The phrase ‘love of the game’ is often employed in the context of sports, used to describe the player who plays for enjoyment, with no reward sought beyond the act of playing itself. I think it applies just as well to the games of life.
The first game: vocation
To the extent we get to choose our vocation — and I recognize that’s a real privilege [1] — I think there’s something powerful about orienting that choice around one question: What could I do just because I love doing it? For me, the answer has slowly come into focus around mental health and empowering individuals: understanding how people live inside their own heads, where the sense of self resides, what shapes identity, and how much of who we are exists in relation to others rather than as individuals. It’s why, when I arrived at college, I found myself drawn to the Brain & Cognitive Sciences and Anthropology departments — places where I could ask questions about our mind from both life science and social science perspectives, respectively. They were fields I wanted to study for the sake of the subjects themselves.
I find myself most at ease when I’m helping others. That, to me, is worth waking up for. As I move on from undergrad, I hope to pursue work at that intersection — questions about the life we live inside our heads, paired with a commitment to helping people live better within it.
The second game: life itself
There’s a broader game, too — the strange, unique, and wondrous phenomenon of being alive. How do we win this one?

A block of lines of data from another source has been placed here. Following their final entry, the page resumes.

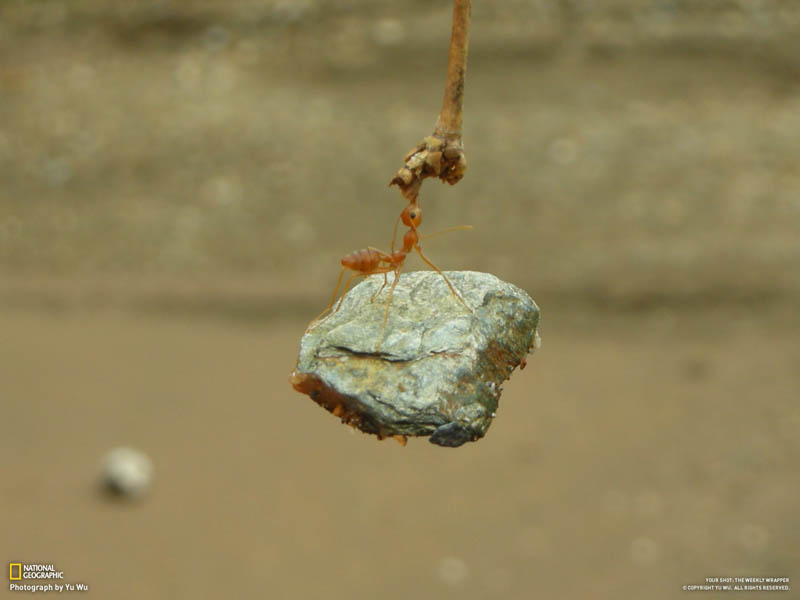 ant biting branch and holding onto lifting rock The Top 100 Pictures of the Day for 2012
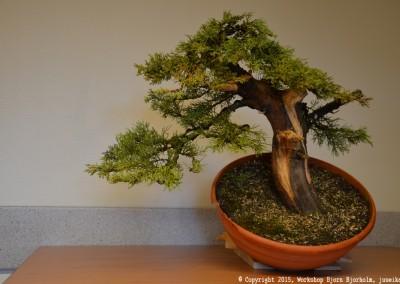 Yama-bonsai_Bjorn_096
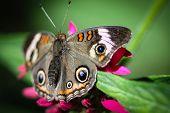 Common Buckeye Junonia Coenia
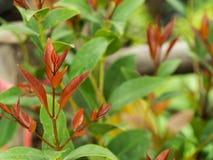 Η κόκκινη Χριστίνα Leaf στοκ εικόνες με δικαίωμα ελεύθερης χρήσης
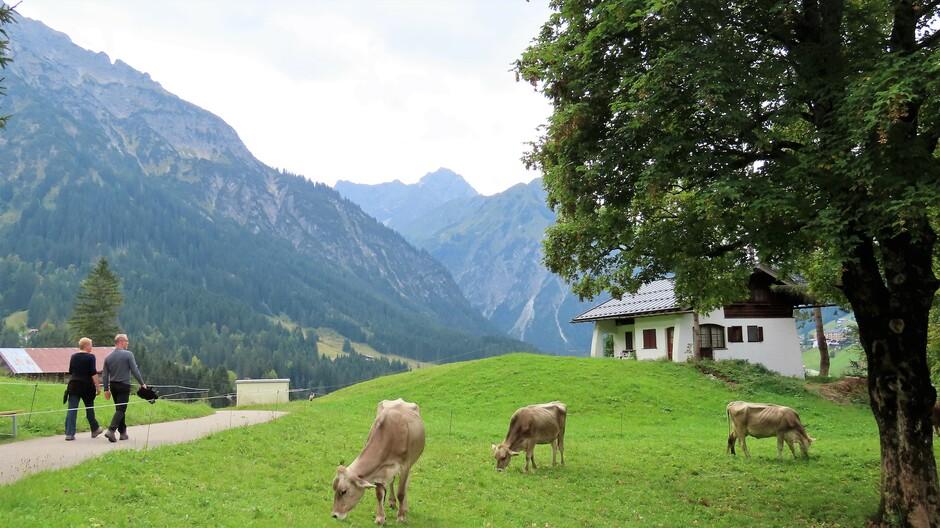 Alpen: nog droog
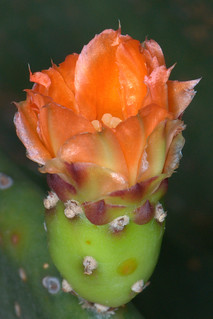 Cactus flower | by Nikonian72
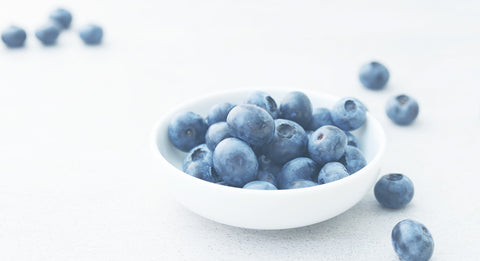 Blueberries Improve Brain Function and Memory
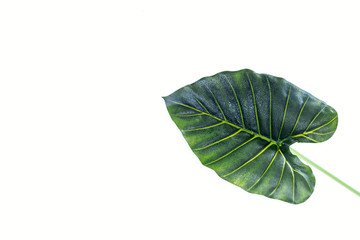 elevated view of beautiful green palm leaf isolated on white, minimalistic concept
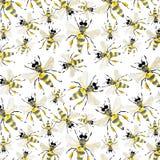 美好的明亮的图表抽象逗人喜爱的可爱的蜂蜜蜂的夏天五颜六色的样式 库存例证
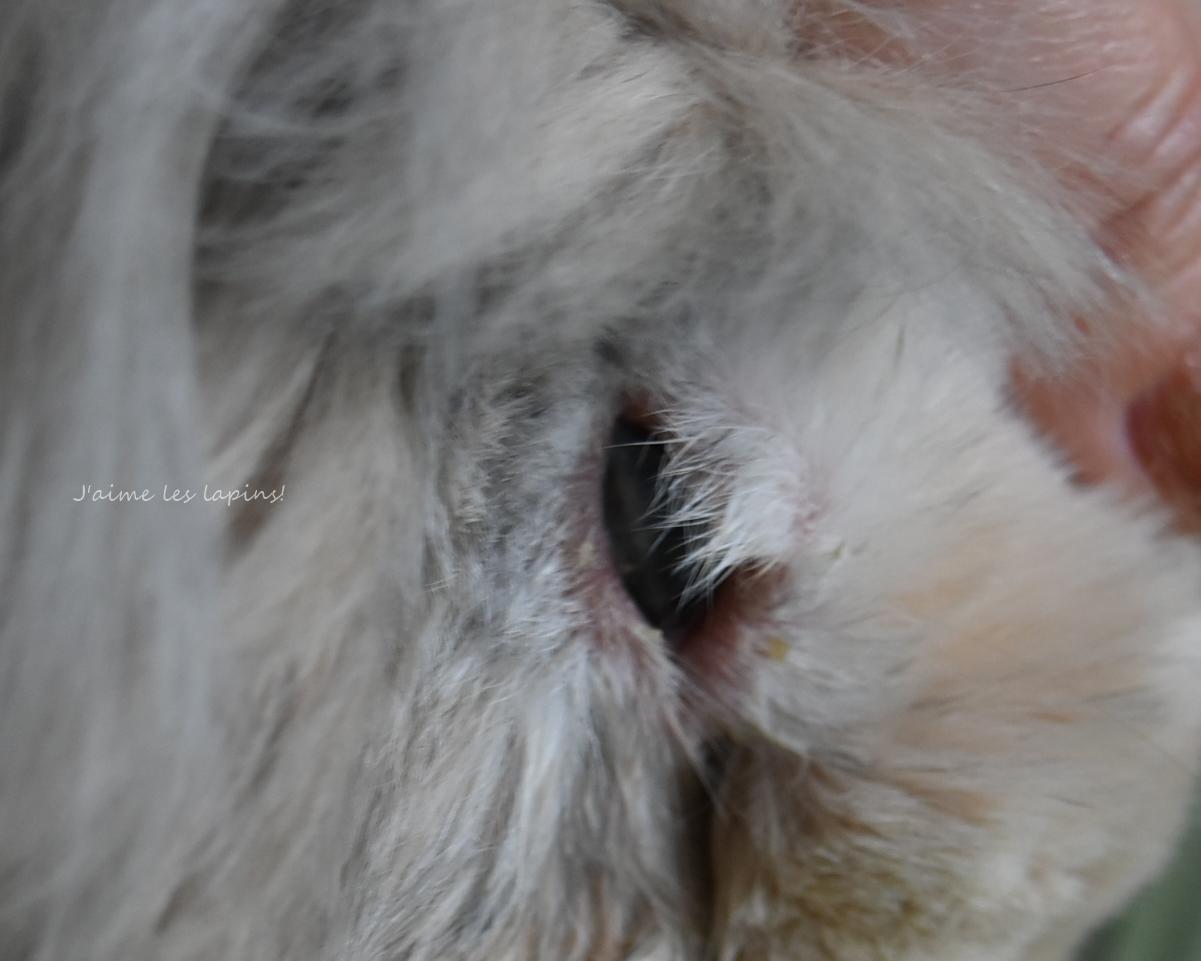 結膜炎の治療後のうさぎの右目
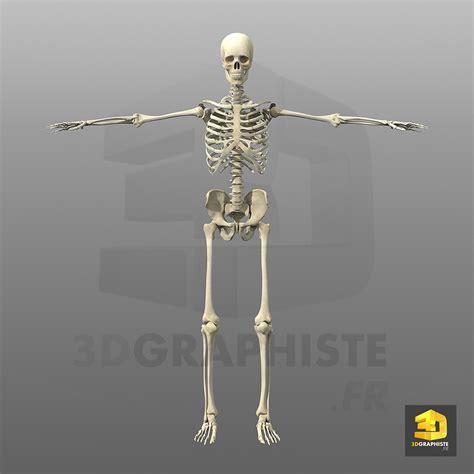 3d le cr 233 ation du squelette humain en 3d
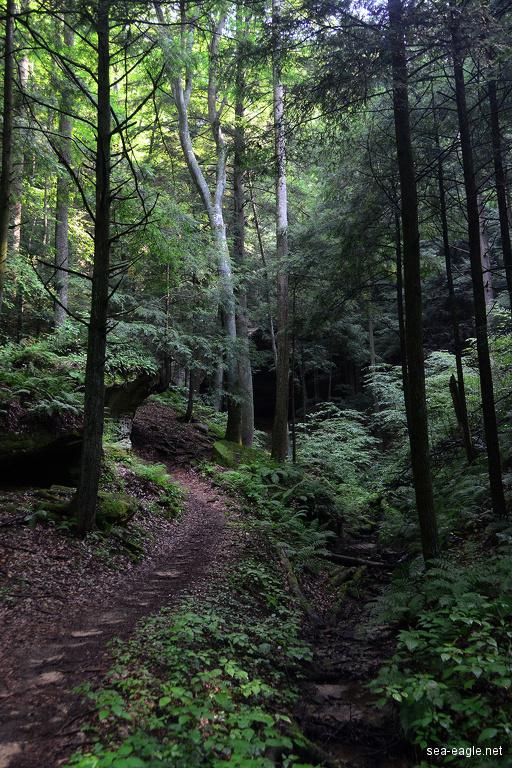 壁纸 风景 森林 桌面 512_768 竖版 竖屏 手机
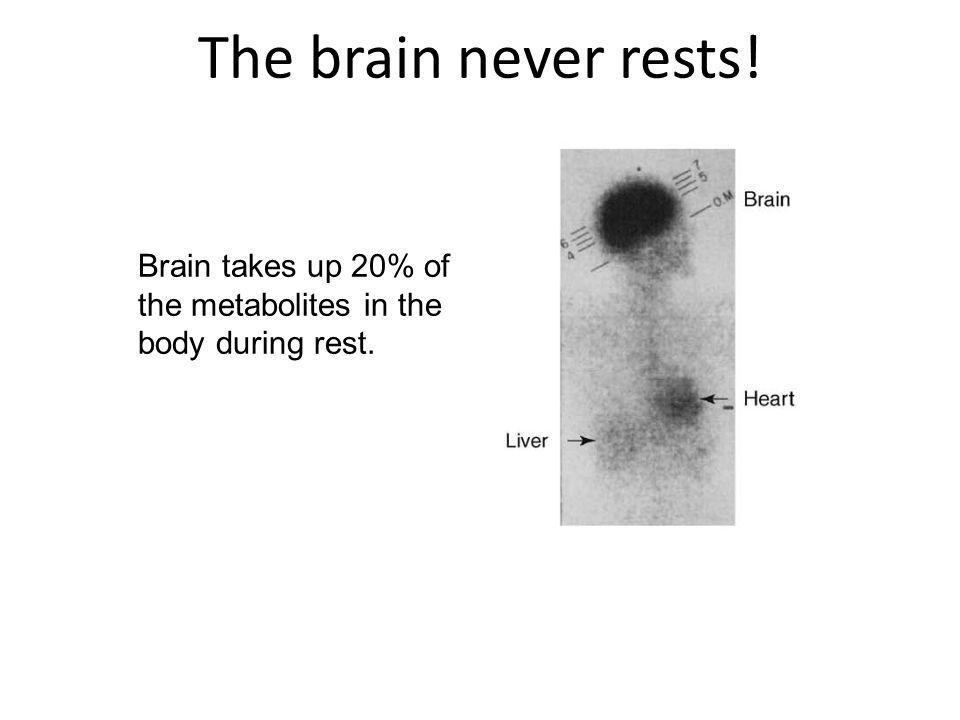 The brain never rests! Brain takes up 20% of the metabolites in the body during rest.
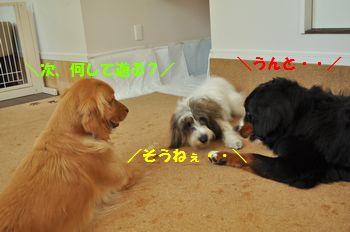 DSC_3713.jpg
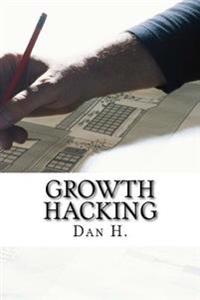 Growth Hacking: Best Methods to Attract More Costumers: Increase Your Web Traffic!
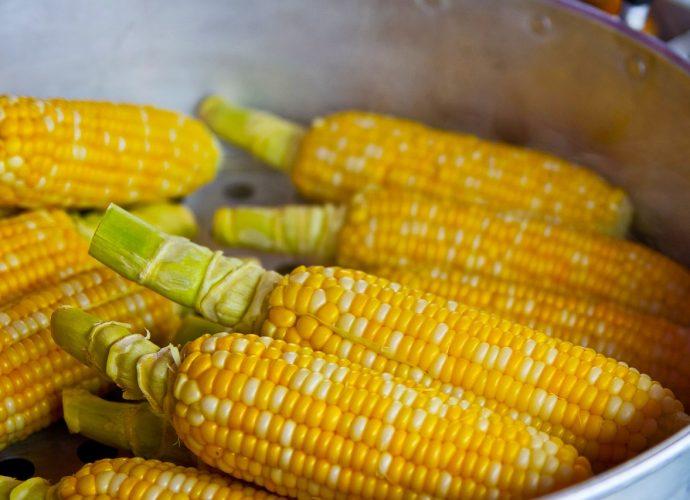 Kiszonka z kukurydzy: usługi profesjonalistów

While I can only speculate, it seems like the less I ruminate over myself — what I have, what I lack, what I want, what did or didn’t happen to me — the better I feel. The more I turn outward, toward other people, friendship, and service, the more fulfilled and at ease I find myself. The afternoons I’ve spent actually sitting with someone having a difficult day feel tremendously better spent than those I’ve spent solely on myself. Interestingly, this has been most evident to me on my harder days: when I’m feeling down, I’ve found that helping others — more than most other things — has the potential to help me feel better.
A standard worth holding
When I look back at my life one day, I hope I can feel that my choices and conduct were driven by something authentic. To that end, I strive to craft a life that I can live for genuine love of the game.
[1] It is important to recognize that being able to play for the love of the game is a privileged position to be in — one contingent on financial resources, circumstances aligning in our favor, and more. To the extent we are able to make this a possibility for ourselves, I hope we can craft lives we live for the love of the game itself.